Launch HN: Superb AI (YC W19) – AI-Powered Training Data
I’m Hyun, one of the co-founders of Superb AI (https://www.superb-ai.com) in the YC W19 batch. We use AI to semi-automatically collect and label training data for tech companies, and help them implement machine-learning based features faster.
Almost all the magical AI features that we see are actually built using training data powered by humans. Companies build software tools and farm out to a bunch of people to click and type things repeatedly to label the raw data. That's how training data is made, and that’s a very large portion of what an AI is, up to this point. It has worked well up to now, but the process is not very fast and often prone to error. Moreover, the size of training datasets has increased exponentially over the past few years, as it almost guarantees a higher AI performance. AI engineers are now handling datasets as large as tens of millions of images, and thus there is a great need for a better way to build training data.

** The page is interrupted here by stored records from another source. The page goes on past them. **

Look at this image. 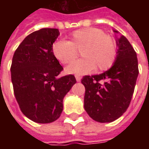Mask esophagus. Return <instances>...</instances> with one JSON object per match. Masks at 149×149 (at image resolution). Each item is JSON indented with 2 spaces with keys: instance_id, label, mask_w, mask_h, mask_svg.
<instances>
[{
  "instance_id": "esophagus-1",
  "label": "esophagus",
  "mask_w": 149,
  "mask_h": 149,
  "mask_svg": "<svg viewBox=\"0 0 149 149\" xmlns=\"http://www.w3.org/2000/svg\"><path fill=\"white\" fill-rule=\"evenodd\" d=\"M75 77H76V80H77V81H78V82H79V81H81V77H80V76H79V75H76V76H75Z\"/></svg>"
}]
</instances>
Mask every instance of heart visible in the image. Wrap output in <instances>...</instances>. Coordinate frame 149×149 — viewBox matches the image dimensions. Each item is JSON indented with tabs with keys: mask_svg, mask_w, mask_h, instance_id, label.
<instances>
[{
	"mask_svg": "<svg viewBox=\"0 0 149 149\" xmlns=\"http://www.w3.org/2000/svg\"><path fill=\"white\" fill-rule=\"evenodd\" d=\"M81 51V56L66 68L69 74L82 75L108 70L114 64L117 56L116 40L100 29L84 28L74 31L70 40L61 39L52 45V52L64 65L71 63Z\"/></svg>",
	"mask_w": 149,
	"mask_h": 149,
	"instance_id": "obj_1",
	"label": "heart"
}]
</instances>
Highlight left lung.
<instances>
[{
  "instance_id": "left-lung-1",
  "label": "left lung",
  "mask_w": 149,
  "mask_h": 149,
  "mask_svg": "<svg viewBox=\"0 0 149 149\" xmlns=\"http://www.w3.org/2000/svg\"><path fill=\"white\" fill-rule=\"evenodd\" d=\"M116 40L117 56L112 68L81 79L85 88L84 109L100 123L114 121L128 109L139 73L136 53L128 39L121 35Z\"/></svg>"
}]
</instances>
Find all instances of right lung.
Wrapping results in <instances>:
<instances>
[{"label":"right lung","mask_w":149,"mask_h":149,"mask_svg":"<svg viewBox=\"0 0 149 149\" xmlns=\"http://www.w3.org/2000/svg\"><path fill=\"white\" fill-rule=\"evenodd\" d=\"M57 29H41L25 37L12 61L11 79L21 112L31 120L55 121L63 111V99L77 82L73 75L58 77L63 67L52 52Z\"/></svg>","instance_id":"right-lung-1"}]
</instances>
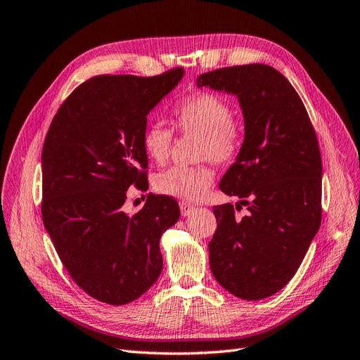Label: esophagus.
I'll return each instance as SVG.
<instances>
[{"label":"esophagus","instance_id":"34e87169","mask_svg":"<svg viewBox=\"0 0 360 360\" xmlns=\"http://www.w3.org/2000/svg\"><path fill=\"white\" fill-rule=\"evenodd\" d=\"M179 208H181V214L186 217V216H190L191 214V211H195V205H191V204H188V202H181L179 204Z\"/></svg>","mask_w":360,"mask_h":360}]
</instances>
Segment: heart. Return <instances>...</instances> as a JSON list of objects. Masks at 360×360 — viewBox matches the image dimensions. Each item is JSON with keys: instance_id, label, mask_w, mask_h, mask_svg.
Returning <instances> with one entry per match:
<instances>
[{"instance_id": "obj_1", "label": "heart", "mask_w": 360, "mask_h": 360, "mask_svg": "<svg viewBox=\"0 0 360 360\" xmlns=\"http://www.w3.org/2000/svg\"><path fill=\"white\" fill-rule=\"evenodd\" d=\"M172 123L182 134H196L198 160H211L224 165L236 160L242 147V129L233 118V108L213 92H196L179 100L172 109ZM173 141L172 129L150 123L144 129L141 146L147 158L156 164L167 161ZM214 181L208 164L167 169L155 174L153 188L164 196L198 200Z\"/></svg>"}]
</instances>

We started out as a team of five — Hyun (myself, CEO), Jungkwon (CTO), Jonghyuk and Moonsu (AI Engineers), and Hyundong (Operations), and after about a year, we are now a team of thirteen members. We have backgrounds in robotics, computer vision, data mining, and algorithmic programming, and we all worked together at a corporate AI research lab for around two years. While working on various projects from self-driving to StarCraft game AI, we experienced first-hand how building the training data was one of the biggest hurdles for developing new AI-based products and changing people’s lives. We initially tried to solve this problem from an academic perspective and published a research paper on using coarsely labeled training data for machine learning . Soon, we decided to work on a more practical and widely applicable solution to this problem and that’s why we started this company.

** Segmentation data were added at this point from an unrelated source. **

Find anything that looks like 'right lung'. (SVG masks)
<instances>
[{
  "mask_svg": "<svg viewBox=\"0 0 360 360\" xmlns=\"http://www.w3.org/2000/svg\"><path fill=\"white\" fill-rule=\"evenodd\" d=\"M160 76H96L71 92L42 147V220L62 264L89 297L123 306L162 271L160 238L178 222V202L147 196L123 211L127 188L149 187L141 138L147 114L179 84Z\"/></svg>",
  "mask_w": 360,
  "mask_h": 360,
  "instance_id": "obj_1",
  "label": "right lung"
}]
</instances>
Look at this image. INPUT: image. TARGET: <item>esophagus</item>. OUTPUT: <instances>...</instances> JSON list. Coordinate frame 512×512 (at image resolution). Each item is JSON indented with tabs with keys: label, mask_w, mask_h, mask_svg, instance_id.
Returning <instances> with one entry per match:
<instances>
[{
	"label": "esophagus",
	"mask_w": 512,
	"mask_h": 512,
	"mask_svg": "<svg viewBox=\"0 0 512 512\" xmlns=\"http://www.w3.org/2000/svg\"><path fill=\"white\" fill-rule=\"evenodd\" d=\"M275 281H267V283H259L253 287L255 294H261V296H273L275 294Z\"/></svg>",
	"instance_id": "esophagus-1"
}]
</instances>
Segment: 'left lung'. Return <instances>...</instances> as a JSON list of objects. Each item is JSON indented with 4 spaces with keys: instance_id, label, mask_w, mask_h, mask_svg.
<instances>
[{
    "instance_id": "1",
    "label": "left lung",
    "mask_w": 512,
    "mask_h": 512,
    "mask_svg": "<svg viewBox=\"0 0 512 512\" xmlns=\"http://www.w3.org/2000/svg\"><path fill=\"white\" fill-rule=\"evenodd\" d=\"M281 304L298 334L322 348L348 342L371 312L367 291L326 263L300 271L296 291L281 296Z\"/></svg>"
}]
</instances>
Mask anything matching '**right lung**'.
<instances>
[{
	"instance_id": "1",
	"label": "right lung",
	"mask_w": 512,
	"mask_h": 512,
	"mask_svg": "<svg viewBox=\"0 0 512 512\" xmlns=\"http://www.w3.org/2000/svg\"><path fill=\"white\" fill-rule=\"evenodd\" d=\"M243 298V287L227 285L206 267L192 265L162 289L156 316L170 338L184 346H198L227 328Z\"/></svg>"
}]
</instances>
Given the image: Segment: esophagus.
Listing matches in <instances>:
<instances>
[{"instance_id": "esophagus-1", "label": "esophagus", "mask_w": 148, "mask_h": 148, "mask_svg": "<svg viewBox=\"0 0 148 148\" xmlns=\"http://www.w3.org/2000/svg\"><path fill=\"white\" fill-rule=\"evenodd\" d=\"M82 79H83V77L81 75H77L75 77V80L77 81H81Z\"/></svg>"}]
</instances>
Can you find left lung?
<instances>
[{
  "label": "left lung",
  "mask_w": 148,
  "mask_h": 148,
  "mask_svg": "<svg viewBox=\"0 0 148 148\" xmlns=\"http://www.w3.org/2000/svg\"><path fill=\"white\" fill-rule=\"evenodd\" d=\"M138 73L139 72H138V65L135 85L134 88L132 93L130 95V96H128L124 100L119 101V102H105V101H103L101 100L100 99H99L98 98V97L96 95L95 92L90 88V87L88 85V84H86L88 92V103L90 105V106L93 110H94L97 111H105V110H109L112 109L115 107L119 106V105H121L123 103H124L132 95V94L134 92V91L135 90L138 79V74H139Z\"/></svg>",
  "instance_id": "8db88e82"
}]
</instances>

So how do we use AI to solve this problem? There are largely two approaches we take. The first is, we try to automate as many pieces of the data building pipeline as possible using AI. To do so, we split the process into many smaller steps. If we take an image-labeling task, for example, putting bounding box labels around each object can be split into 1) scanning the image to find the type and location of each object, 2) drawing bounding boxes around each, 3) refining and validating all annotations. Some of these smaller task chunks can be completely automated using AI. For others, we build AI tools that can assist humans. And for really difficult ones, we do have human workers to do it manually. It’s a tricky problem because we need to understand what kind of tasks AI can do better than humans and vice versa, and carefully choose which tasks to automate.
Secondly, we try to improve our AI components throughout a given data building project using a human-in-the-loop AI approach. The key is that we bootstrap and feed portions of the training data we make back into our AI so that we can fine-tune them on the fly over the duration of a project. For example, we may start a project with a baseline AI (“version 1”), and for every 20% of a particular training dataset we make, we iterate and keep fine-tuning our AI so that by the end of the project we will have AI “version 5" that is specifically trained for the project. So as our AI components improve, human contribution gets smaller and smaller over time, and in the end, we will need very minimal human intervention. Ultimately, we want to make it like how humans learn. We see others do something for a few times, and we quickly learn how to do it ourselves. As our technology improves, our AI will be able to learn from only a few examples of human demonstration.
We found out that using AI in these two approaches not only makes the process faster but also more accurate. One of the reasons there is an accuracy problem with existing manual labeling services is that humans have to do too much. They spend hours and hours doing the same clicking repeatedly. But by us making it almost painless for humans to figure out what to do, they not only get through more data but they are not as exhausted or cognitively loaded.
Our current customers, including LG Electronics, are from industries ranging from autonomous vehicles and consumer to physical security and manufacturing. A large majority of tech companies have a shortage of AI experts and need to develop machine-learning based features with a very limited number of them. As a result, these companies do not have enough resources to build their own automated data building pipeline and often rely on outsourced manual labor. We can deliver training data much faster and better than these vendors that extensively rely on manual labor.
We are extremely grateful to have the chance to introduce ourselves to the HN community and hear your feedback. And we're happy to answer any of your questions. Thank you!